Bugüne kadar AKP de ekonomide yarattığı büyüme albenisini bu faizleri yüksek tutarak dış dünyadan çektiği kaynağa borçlu. Peki bugün faiz artışından kaçınmanın maliyeti ne? Kurdaki yükseliş enflasyonu tetiklediği gibi bir de özel kesimin dış borç stokunu şişirdikçe şişiriyor. Özel kesimin elindeki dış borç 2013 3. çeyrek itibariyle 255 milyar doların üzerinde. Bu, önlem alınmaz ise şirketleri ciddi bir maliyet kısma yoluna itecektir ki bunun Türkiye’deki pratiği işten çıkarmalar olmuştur.
MALİye Bakanı Şimşek’in "o kadar da riskli değil" dediği kısa vadeli net döviz açığı ise patlamaya yakın bir dinamit gibi. Kısa vadeli dış borç stoku, kasım ayı sonu itibariyle 2012 yılı sonuna göre yüzde 28,7 oranında artışla 129,4 milyar dolara yükseldi bile. Kurdaki tırmanış önlem alınmaz ise ilk buradaki dinamiti patlatacak, buna kuşku yok. Kuşkusuz faiz artışı, toplumun emekçi kesimleri için arzu edilen durumlar yaratmaz.
Faizlerin artması, toplam gelirde emeğin payından faiz gelirlerine doğru bir transferi meydana getirir. Dolayısıyla artışın savunulacak bir yanı yoktur. Bu artışın kaçınılmaz hale gelmesi sadece her yanı göçük haline gelmiş, askıda duran ekonomilere özgü bir hadisedir. Şüphesiz lobi gibi yarattığı sahte canavarlar üzerinden yazdığı sahte kahramanlık hikayeleriyle hükümet bu işi çözemez. Artık bunu dünya kamuoyu da yemez.
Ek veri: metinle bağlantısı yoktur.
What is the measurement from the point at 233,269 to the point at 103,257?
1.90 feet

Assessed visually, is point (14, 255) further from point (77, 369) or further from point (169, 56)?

Yukarı tükürse bıyık, aşağı tükürse sakal olduğunu bildiği için, artık sadece karizmayı kurtarmanın peşinde olduğu da bir gerçek. Esasında artmış olan faizleri "artırmadığı" için Merkez Bankası’na Brüksel’den aferin veren Erdoğan’ın davranışları başka nasıl açıklanabilir ki?